> **Written problem**: Turn the listing below into a JSON array of strings with one string per line, leaving out blank lines.

> **Rows**:
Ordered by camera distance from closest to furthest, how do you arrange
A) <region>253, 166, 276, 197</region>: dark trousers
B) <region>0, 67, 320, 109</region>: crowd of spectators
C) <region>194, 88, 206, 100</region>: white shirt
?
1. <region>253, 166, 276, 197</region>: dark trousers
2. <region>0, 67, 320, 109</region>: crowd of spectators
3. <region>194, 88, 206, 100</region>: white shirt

> **Task result**:
[
  "Ordered by camera distance from closest to furthest, how do you arrange",
  "A) <region>253, 166, 276, 197</region>: dark trousers",
  "B) <region>0, 67, 320, 109</region>: crowd of spectators",
  "C) <region>194, 88, 206, 100</region>: white shirt",
  "?",
  "1. <region>253, 166, 276, 197</region>: dark trousers",
  "2. <region>0, 67, 320, 109</region>: crowd of spectators",
  "3. <region>194, 88, 206, 100</region>: white shirt"
]